玉嫣却报以莞尔,摇摇头温柔道:“不是叫你把你这婆婆妈妈的性子给改改吗?怎么给整的越发的厉害了?也不知道是谁惯着你的。”
六月廿九,愁云惨淡,不见天日。
在狱中十日有余的王桓与谢宁早已不知晨昏为何,虽只一墙之隔,可二人却始终未曾相见。
过去这几日里微微消停,没人再将王桓提去审问,而连秋亦有偷偷摸摸地给王桓送去金疮药和他平日里要服用的药物,便也算勉强将他小命保住。
二人各自靠在墙边上,这些时日下来,谢宁竟似能够隔着墙便分辨出王桓的呼吸急促或平缓。
也不知为何,今日谢宁心中格外焦躁。
他忽然沉声说:“那晚之事,是许卓为所为。”
王桓这时一直闭着眼,却缓缓道:“可有与连大统领将那日在满新楼里所见交代?”
“有,”谢宁皱了皱眉,又道,“只是连秋宫中无权无势无所依靠,就算有陛下扶持,如今放眼朝廷皆是许卓为部下,恐怕难以查得确凿证据。而且,就算能证明我乃他人陷害,如今形势,我又该如何证你清白…”
谁知谢宁话音未落,忽然传来一阵凝重脚步声,谢宁顿时闭上了嘴。
很快,便听到了王桓牢房的门被打开,谢宁顿时一惊,立刻站了起来紧张往门处走去。
紧接着便传来狱卒粗暴的喝声,说道:“别磨磨蹭蹭的!赶紧的!等会儿要晚了咱谁也得罪不起咧!”
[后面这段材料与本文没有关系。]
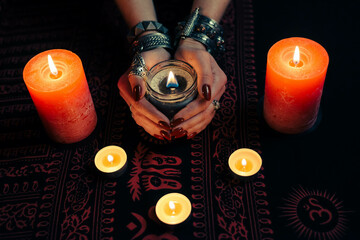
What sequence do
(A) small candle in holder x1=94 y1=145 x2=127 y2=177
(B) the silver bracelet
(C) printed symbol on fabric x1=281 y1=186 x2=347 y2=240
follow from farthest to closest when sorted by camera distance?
(B) the silver bracelet, (A) small candle in holder x1=94 y1=145 x2=127 y2=177, (C) printed symbol on fabric x1=281 y1=186 x2=347 y2=240

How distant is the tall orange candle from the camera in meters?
0.93

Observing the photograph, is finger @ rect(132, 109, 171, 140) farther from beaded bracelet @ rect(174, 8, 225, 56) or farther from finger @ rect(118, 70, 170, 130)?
beaded bracelet @ rect(174, 8, 225, 56)

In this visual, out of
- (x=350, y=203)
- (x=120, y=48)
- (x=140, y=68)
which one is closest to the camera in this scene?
(x=350, y=203)

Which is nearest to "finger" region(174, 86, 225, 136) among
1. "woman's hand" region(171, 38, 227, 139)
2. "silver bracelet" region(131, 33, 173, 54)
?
"woman's hand" region(171, 38, 227, 139)

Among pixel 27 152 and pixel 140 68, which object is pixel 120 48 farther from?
pixel 27 152

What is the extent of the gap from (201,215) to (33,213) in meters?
0.37

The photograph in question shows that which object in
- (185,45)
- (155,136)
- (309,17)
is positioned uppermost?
(309,17)

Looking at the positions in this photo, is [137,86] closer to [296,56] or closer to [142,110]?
[142,110]

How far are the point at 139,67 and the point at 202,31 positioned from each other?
0.22 metres

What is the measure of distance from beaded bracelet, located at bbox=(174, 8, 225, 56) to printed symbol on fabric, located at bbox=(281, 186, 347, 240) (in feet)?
1.44

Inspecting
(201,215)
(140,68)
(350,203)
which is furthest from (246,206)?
(140,68)

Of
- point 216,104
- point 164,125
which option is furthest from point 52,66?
point 216,104

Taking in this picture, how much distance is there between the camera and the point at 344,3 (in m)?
1.29

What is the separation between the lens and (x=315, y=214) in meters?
0.88
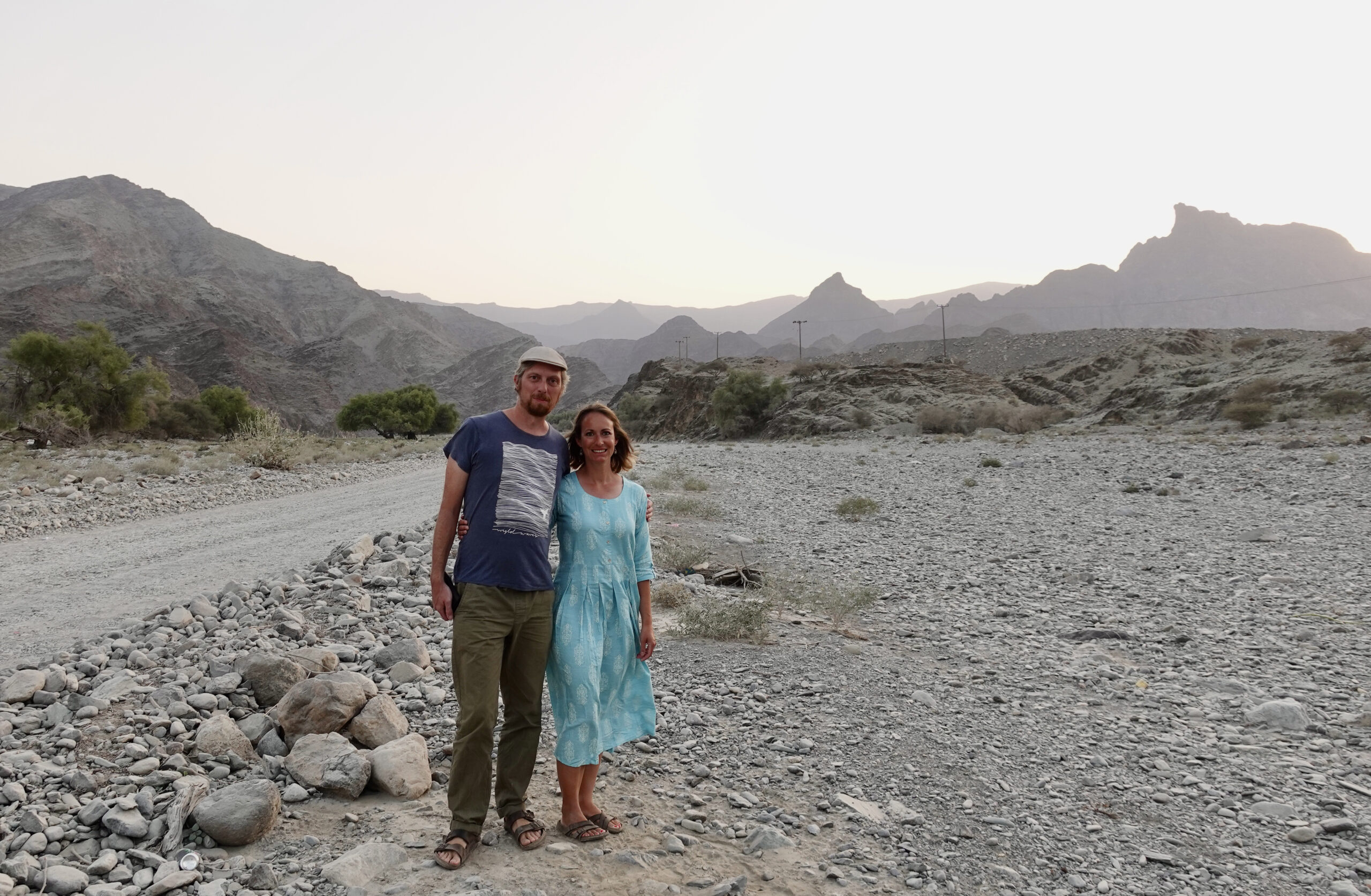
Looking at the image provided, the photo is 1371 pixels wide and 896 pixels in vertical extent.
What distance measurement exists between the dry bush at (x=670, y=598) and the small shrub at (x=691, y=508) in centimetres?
671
谢宁心跳飞快,他猛地用拳头敲打在牢房铁门上,听着外面贴脸磕磕碰碰的声音他越发心急,一边敲一边喊道:“开门!”
谁知他一说完,房门竟立刻便被从外打开,谢宁几乎是扑倒着向前跌去。
他着急抬头之际,只见道王桓被两个狱卒押着往外走,他眸上骤然烧起了烈火,一边嘶声喊着“你们要带他去哪”,一边就要往前冲上去。
王桓听到他的声音时也微微怔了怔,忍不住便回头看了一眼。
可就是这一眼,刚好看到谢宁被何联用力一脚踢在膝盖骨上,谢宁一声嘶嚎,猛地向前扑倒在地上。
作者有话说:
临风风其实也很南,哎。
(抵制盗文,你加油,我也加油
第六十四章
◎终知天命,不认天命◎
六月廿九, 天阴雾浓,连绵不开。
王桓坐在囚车里,双手双脚都被沉重冰冷的铁索拷在一起, 散乱的碎发被他脸上的的各种污秽粘在一起,落在他的面前, 将他遮掩得人不像人,鬼不像鬼。
从庆律寺出来, 穿过一片荒野,再缓缓入城内, 两边的行人皆退让三分。
此程由何联全程御马在旁押送, 王桓那肢残体败的身躯像随时都会散架一般靠在囚车的角落里。
囚车由铁栏围起,王桓一直闭着眼, 一路上的砂石吹在了他眼皮上, 明明已经割出了血口子, 他却始终没有睁开眼。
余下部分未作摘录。